Firms that were licensed this way would have to pay the same 15 percent tax that is currently paid by New Jersey casinos on Internet gaming revenue. However, firms would be able to take tax credits for whatever they paid in other jurisdictions to reduce their New Jersey tax burden.
Lawmakers did make one adjustment to the bill this week: a provision that would have required firms to contribute to a $20 million annual fund to help the state’s horse racing industry was dropped.
State Senator Jim Whelan – (D-Atlantic City) who formerly served as Atlantic City’s mayor – also leant his support to the bill.
“International Internet gaming is already taking place,” Whelan said. “This gives Atlantic City the opportunity to build and expand on its casino business.”
Early Estimates Are Optimistic
The possibility of having major Internet gaming operations in New Jersey has some officials seeing dollar signs – and some analysts making very optimistic projections.
According to Econsult Solutions, the legislation could generate an estimated $5 billion to $8 billion in revenue each year. That number seems reminiscent of similarly grand projections for the New Jersey online marketplace, which have since been revised sharply downwards. Econsult also estimates that the legislation could produce anywhere from 11,000 to 16,000 jobs for the state.

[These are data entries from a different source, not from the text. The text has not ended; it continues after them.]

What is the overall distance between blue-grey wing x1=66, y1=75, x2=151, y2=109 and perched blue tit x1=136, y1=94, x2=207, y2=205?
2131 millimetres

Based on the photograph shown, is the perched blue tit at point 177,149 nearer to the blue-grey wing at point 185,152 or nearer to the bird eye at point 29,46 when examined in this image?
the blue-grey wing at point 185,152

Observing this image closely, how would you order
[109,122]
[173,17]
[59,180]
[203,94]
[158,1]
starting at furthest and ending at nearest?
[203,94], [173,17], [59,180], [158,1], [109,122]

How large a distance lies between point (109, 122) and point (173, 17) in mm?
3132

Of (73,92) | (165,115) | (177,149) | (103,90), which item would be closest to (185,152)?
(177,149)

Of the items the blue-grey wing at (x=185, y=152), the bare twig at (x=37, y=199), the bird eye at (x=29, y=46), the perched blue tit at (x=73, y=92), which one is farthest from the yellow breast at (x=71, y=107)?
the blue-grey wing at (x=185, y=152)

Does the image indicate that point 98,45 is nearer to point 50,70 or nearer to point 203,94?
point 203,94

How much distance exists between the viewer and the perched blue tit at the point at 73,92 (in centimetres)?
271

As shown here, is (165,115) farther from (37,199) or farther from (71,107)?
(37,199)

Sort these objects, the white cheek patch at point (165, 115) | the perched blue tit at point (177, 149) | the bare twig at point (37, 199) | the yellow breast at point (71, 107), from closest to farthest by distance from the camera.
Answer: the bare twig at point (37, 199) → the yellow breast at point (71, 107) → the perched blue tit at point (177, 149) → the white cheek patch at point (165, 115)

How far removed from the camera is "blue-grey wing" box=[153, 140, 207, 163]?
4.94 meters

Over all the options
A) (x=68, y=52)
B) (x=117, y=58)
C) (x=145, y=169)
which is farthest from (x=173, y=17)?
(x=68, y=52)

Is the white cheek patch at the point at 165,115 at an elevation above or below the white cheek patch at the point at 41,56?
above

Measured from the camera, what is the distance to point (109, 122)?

New Jersey Online Gambling
New Jersey began licensing online gambling for Atlantic City casinos and their partners in 2013. In November, the sites went live, offering Internet casino games and poker to adults located in New Jersey. Since then, nearly 250,000 accounts have been opened on New Jersey’s online gambling sites, with casinos taking in $19.7 million from online gambling in the first two months of 2014.